* SPDR Gold Trust stays at record high
* Dollar strengthens against euro
By Rebekah Curtis
LONDON, March 27 (Reuters) - Gold dipped on Friday, as
precious metals came under pressure from a strengthening dollar
and investors questioned bullion's safe-haven appeal after
recent U.S. steps to stem an economic crisis.
Gold <XAU=> was at $924.3/925.5 per ounce at 1502 GMT,
dipping from $933.05 late in New York on Thursday.
The dollar rose, with the euro extending declines to fall
more than 2 percent against the U.S. currency as Wall Street
fell further. [] [].
A higher U.S. currency makes metals priced in dollars more
expensive for holders of other currencies.
"It's all dollar related," said David Thurtell, an analyst
at Citi, adding that he expected gold to drift lower.

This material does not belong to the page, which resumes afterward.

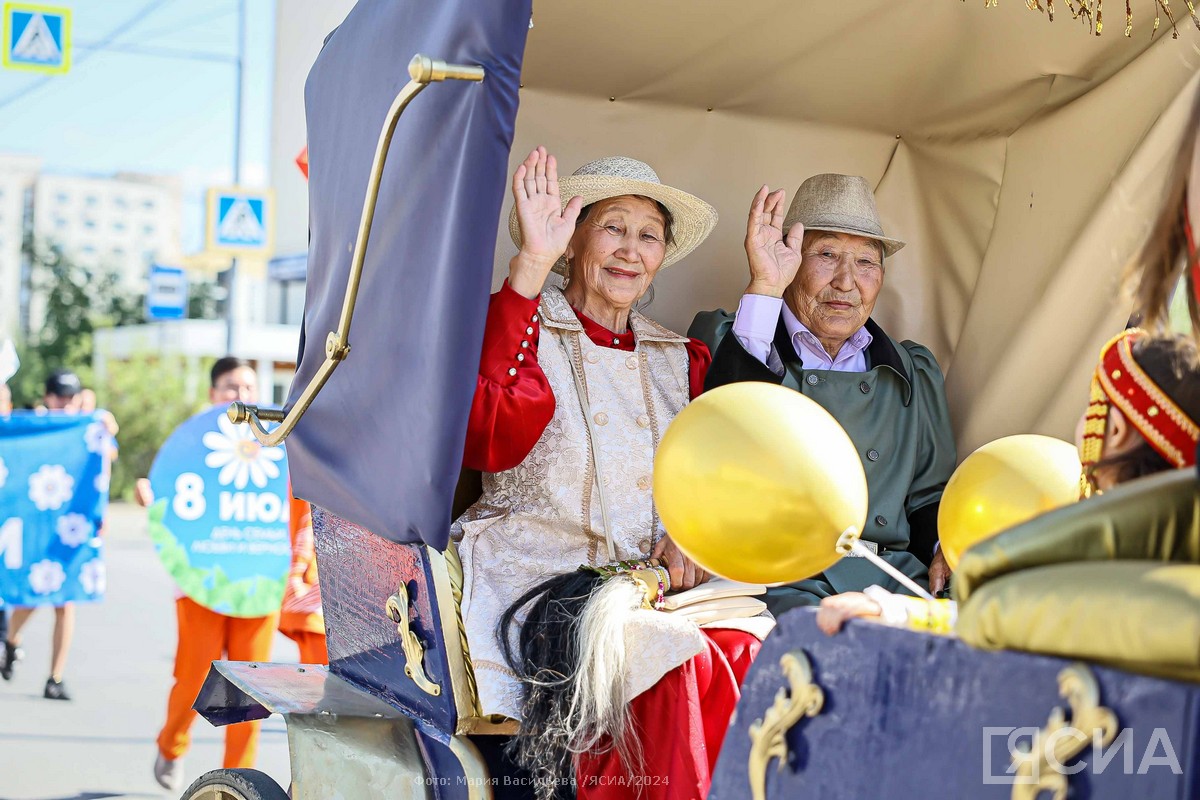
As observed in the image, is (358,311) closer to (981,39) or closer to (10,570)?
(981,39)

"Gold's going to track between $875 an ounce and $950 in the
next 18 months."
Gold was pressured earlier in the session by overnight
strength in U.S. equities, after the Nasdaq stock index in New
York <> moved into positive territory for the year to date
on Thursday.
U.S. and European stock markets dropped on Friday, but
analysts said that recent steps by the U.S. government to
bolster the ailing economy may encourage investors to brave
riskier assets such as equities.
Nick Moore, a commodity strategist at RBS Global Banking &
Markets, said investors were pocketing profits on gold after a
strong quarter, but prices of the precious metal could march
higher still.
"It's had a cracking quarter. It's confounded the gold
atheists," he said. "I don't think you'd be an April fool for
buying gold."
Bullion has risen about 5.5 percent so far in the first
quarter, having recovered from a six-week low of $882.90 hit on
March 18. But it is still 7 percent off the 11-month high above
$1,000 set in February, and well under an all-time peak of
$1,030.80 hit in March 2008.
The world's largest gold-backed exchange-traded fund, the
SPDR Gold Trust <GLD>, said holdings remained unchanged at a
record 1,124.99 tonnes as of March 26. []
For a graphic, click on:
https://customers.reuters.com/d/graphics/MKTS_SPDRGLD240309.jpg
For details on the gold holdings of the ETF listed in New
York and co-listed on other exchanges, click on:
http://www.exchangetradedgold.com/iframes/usa.php
RANGE BOUND
Gold prices have been stuck in ranges as players await new
incentives now that the U.S. government appears to have taken
all measures possible to deal with the country's economic and
financial distress, traders said.
But global fiscal spending has raised the risk of inflation
in the long term, keeping gold's appeal as a hedge against
inflation.
Traders said some funds may have shifted from gold to silver
trust holdings, but the impact on spot gold prices was limited
due to the smaller size of the silver trust than that of gold.
Silver <XAG=> was at $13.29/13.35 an ounce from $13.46.
The world's largest silver-backed exchange-traded fund, the
iShares Silver Trust <SLV>, said its bullion holdings rose
116.49 tonnes or 1.4 percent from the previous day to a record
8,296.93 tonnes as of March 26. []
For a graphic, click on:
https://customers.reuters.com/d/graphics/CMD_SLVETF0309.jpg
Platinum <XPT=> traded at $1,130.5/1,140.5 from $1,141. The
metal used in auto catalysts to clean car emissions hit a
six-month high of $1,159.00 an ounce on Thursday after a senior
U.S. senator said the Obama administration task force was likely
to recommend more aid for automakers. []
"Platinum hit a six-month high, helped by the prospect of a
pick up in world growth and vehicle demand," Citigroup said in a
note.
Palladium was at $213/218 from $221.